((
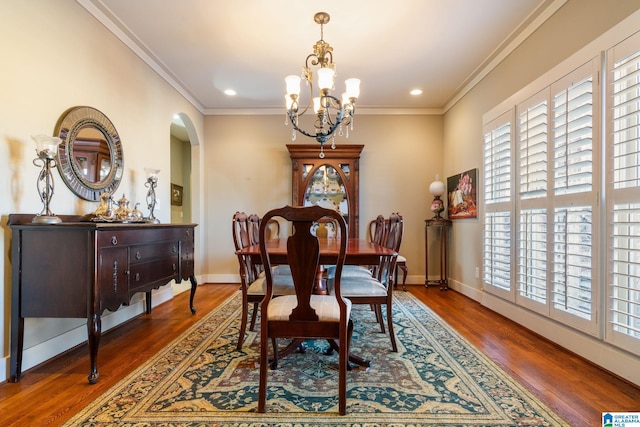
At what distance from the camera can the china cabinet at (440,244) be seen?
14.1ft

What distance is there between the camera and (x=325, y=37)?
284 cm

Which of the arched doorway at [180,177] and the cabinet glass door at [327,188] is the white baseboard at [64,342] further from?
the arched doorway at [180,177]

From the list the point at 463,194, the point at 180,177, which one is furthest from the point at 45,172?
the point at 180,177

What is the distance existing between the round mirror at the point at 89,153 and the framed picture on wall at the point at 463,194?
3726 millimetres

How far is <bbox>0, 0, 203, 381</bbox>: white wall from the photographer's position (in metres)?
1.80

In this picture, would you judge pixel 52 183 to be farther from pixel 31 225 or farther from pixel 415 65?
pixel 415 65

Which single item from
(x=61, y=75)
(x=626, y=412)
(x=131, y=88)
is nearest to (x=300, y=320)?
(x=626, y=412)

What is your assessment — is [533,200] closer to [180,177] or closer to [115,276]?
[115,276]

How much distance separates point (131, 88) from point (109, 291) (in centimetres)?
204

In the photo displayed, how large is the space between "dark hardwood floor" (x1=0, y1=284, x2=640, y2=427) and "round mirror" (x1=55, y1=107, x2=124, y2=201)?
1.17 m

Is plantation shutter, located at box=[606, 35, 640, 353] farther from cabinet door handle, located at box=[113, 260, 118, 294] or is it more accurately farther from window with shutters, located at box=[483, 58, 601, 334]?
cabinet door handle, located at box=[113, 260, 118, 294]

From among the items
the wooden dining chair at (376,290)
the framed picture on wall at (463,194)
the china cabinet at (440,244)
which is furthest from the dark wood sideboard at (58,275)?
the china cabinet at (440,244)

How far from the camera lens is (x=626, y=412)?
4.76 feet

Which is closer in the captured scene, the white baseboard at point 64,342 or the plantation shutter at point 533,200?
the white baseboard at point 64,342
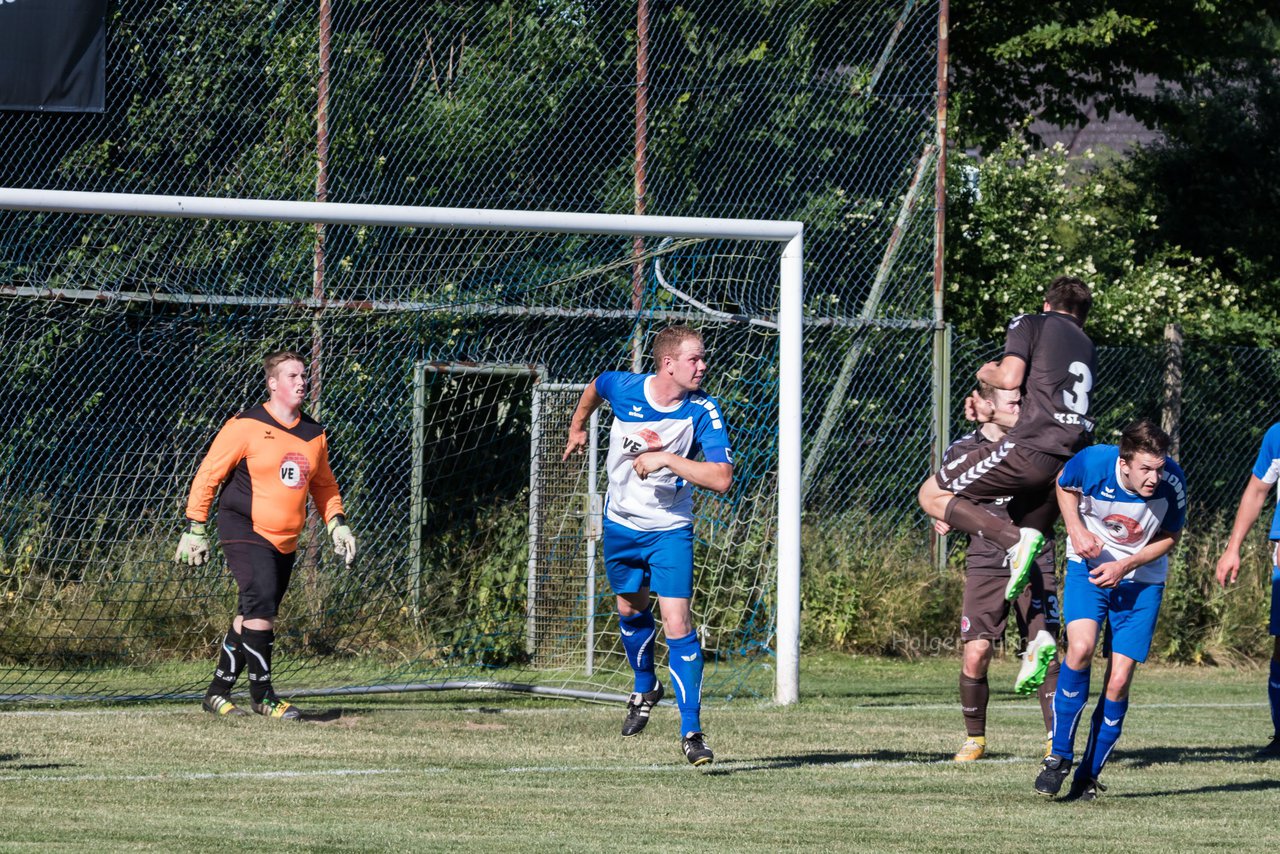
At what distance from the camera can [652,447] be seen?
8422 millimetres

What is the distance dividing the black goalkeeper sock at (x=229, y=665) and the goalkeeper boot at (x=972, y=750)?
3926 mm

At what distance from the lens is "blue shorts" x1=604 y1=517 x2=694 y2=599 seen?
830 centimetres

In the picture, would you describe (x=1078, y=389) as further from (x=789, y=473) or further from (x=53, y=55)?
(x=53, y=55)

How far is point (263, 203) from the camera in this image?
9.84 metres

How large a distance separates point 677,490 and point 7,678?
4.79m

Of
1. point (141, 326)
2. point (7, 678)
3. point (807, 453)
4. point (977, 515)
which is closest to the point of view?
point (977, 515)

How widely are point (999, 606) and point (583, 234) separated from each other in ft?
11.5

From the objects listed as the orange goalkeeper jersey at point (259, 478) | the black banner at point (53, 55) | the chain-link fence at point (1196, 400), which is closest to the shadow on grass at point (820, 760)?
the orange goalkeeper jersey at point (259, 478)

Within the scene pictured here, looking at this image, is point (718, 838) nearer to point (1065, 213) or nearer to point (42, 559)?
point (42, 559)

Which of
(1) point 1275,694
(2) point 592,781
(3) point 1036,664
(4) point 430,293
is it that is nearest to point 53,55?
(4) point 430,293

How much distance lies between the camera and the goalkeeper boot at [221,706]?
31.7ft

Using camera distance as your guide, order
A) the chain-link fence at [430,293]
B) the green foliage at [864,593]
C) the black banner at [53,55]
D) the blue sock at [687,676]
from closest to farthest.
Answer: the blue sock at [687,676], the chain-link fence at [430,293], the black banner at [53,55], the green foliage at [864,593]

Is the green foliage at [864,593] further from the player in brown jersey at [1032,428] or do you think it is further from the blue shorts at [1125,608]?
the blue shorts at [1125,608]

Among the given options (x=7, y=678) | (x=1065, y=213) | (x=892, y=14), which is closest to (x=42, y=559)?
(x=7, y=678)
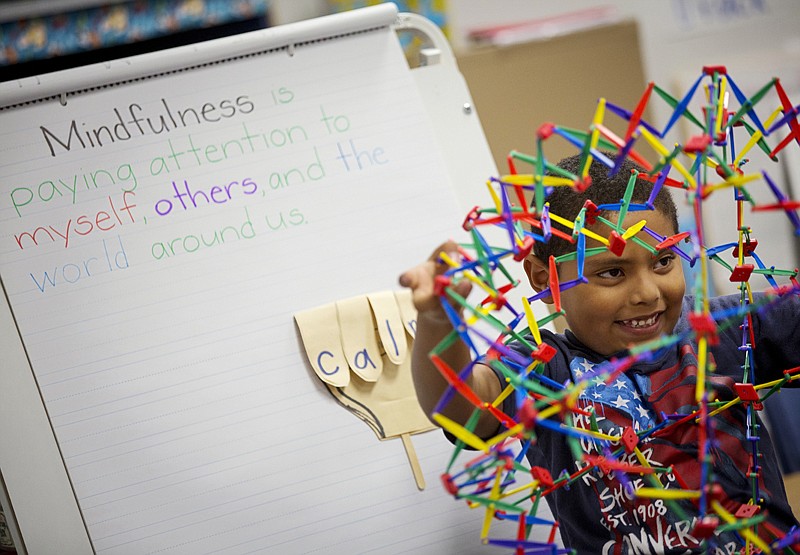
))
### INSTRUÇÕES DA TAREFA:
Localize nos registros todas as linhas em que aparece a palavra "this" e copie cada uma delas. Diferencie maiúsculas de minúsculas.

### A SOLUÇÃO:
In this picture, would you judge pixel 52 183 to be farther from pixel 31 225 or farther from pixel 415 65?
How far is point (263, 203) from the camera in this image?
Within the scene pictured here, looking at this image, is point (718, 838) nearer to point (1065, 213) or nearer to point (42, 559)?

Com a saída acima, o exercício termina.